■ Job ■
Rescale the items below, beginning at the line that has "Which one of" and stopping after the line that has "814 millimetres". Give those lines again with their requests unchanged, but multiply every number in the answers (the point coordinates and the distance) by 2.5, rounding to whole numbers with halves going up, and leave out the pictures.

■ Data extract ■
^^^^^^^^
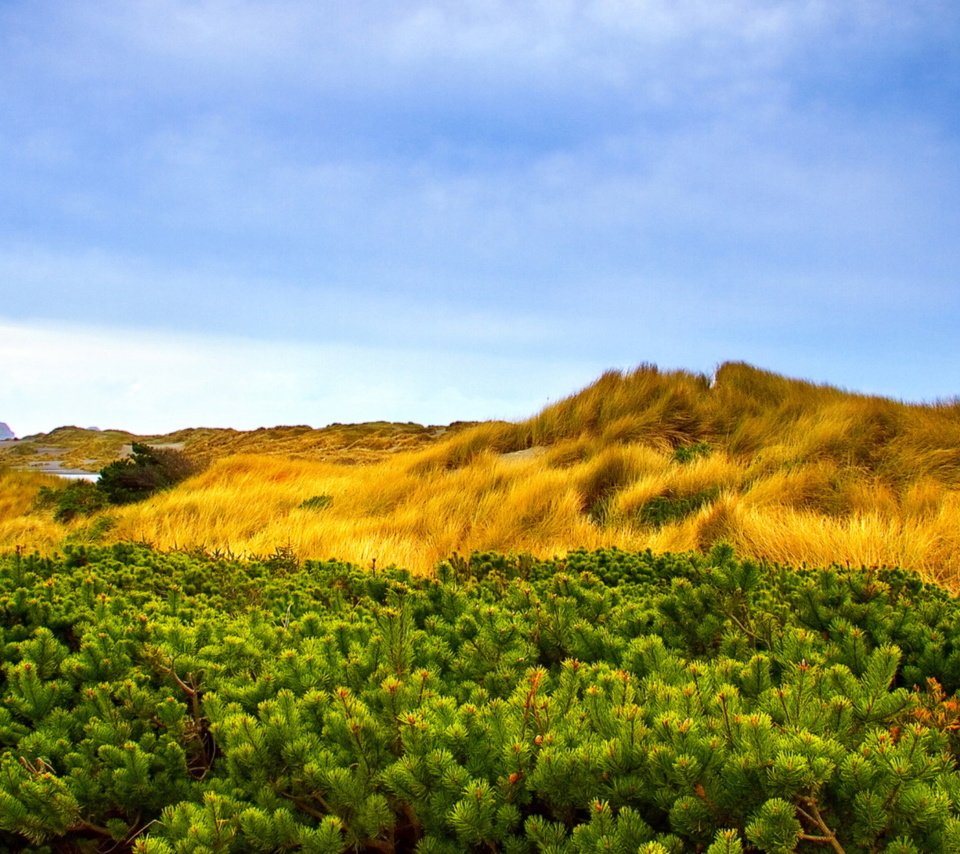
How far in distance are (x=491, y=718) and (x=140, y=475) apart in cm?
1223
^^^^^^^^
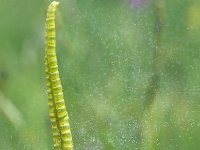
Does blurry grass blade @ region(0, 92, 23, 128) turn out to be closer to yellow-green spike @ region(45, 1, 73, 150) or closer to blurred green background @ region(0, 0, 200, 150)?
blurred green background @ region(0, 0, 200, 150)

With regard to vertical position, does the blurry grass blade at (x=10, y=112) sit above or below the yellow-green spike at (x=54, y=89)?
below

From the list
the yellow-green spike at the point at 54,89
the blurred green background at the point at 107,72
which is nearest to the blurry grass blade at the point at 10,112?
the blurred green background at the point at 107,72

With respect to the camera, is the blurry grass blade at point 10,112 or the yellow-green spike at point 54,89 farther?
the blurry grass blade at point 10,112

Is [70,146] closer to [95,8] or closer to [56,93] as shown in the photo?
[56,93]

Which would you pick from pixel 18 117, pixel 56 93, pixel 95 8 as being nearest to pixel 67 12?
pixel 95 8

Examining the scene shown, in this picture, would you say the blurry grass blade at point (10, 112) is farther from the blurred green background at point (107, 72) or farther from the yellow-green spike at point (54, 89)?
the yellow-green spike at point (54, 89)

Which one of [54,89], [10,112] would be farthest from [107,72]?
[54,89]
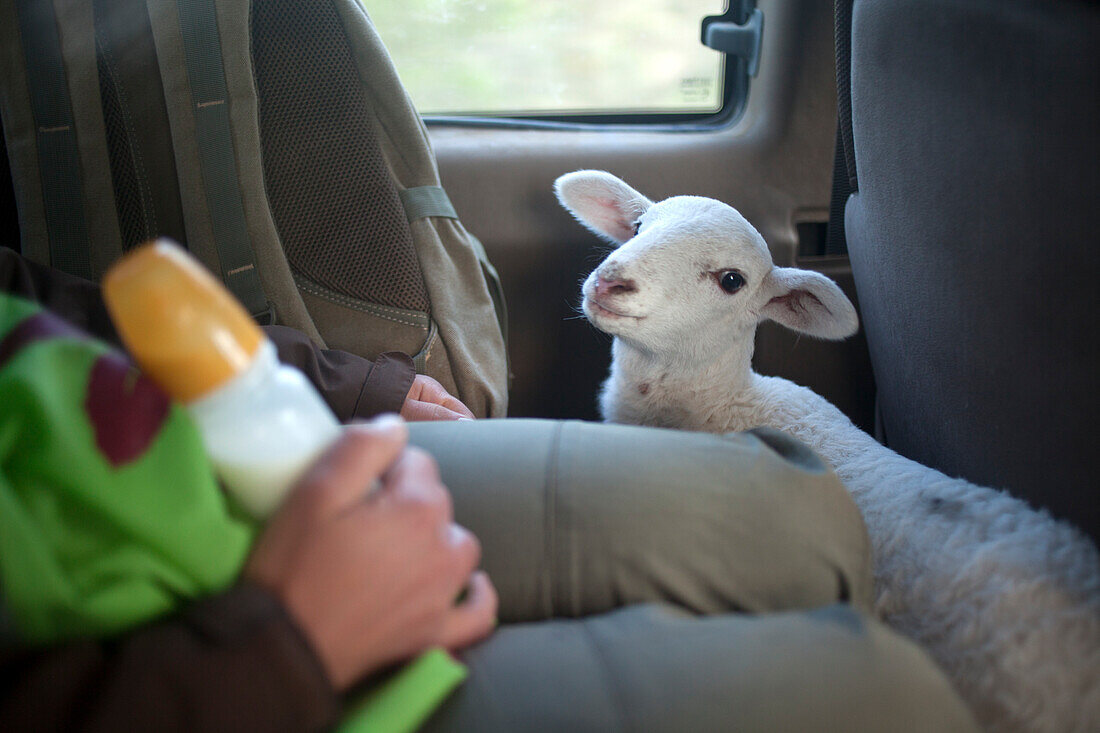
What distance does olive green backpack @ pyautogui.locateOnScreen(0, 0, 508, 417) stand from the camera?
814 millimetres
^^^^^^^^
■ Solution for this problem ■
Which one of [54,89], [10,112] would be farthest from [107,72]?
[135,223]
What distance does olive green backpack @ pyautogui.locateOnScreen(0, 0, 508, 417) stand from the camera?
2035 millimetres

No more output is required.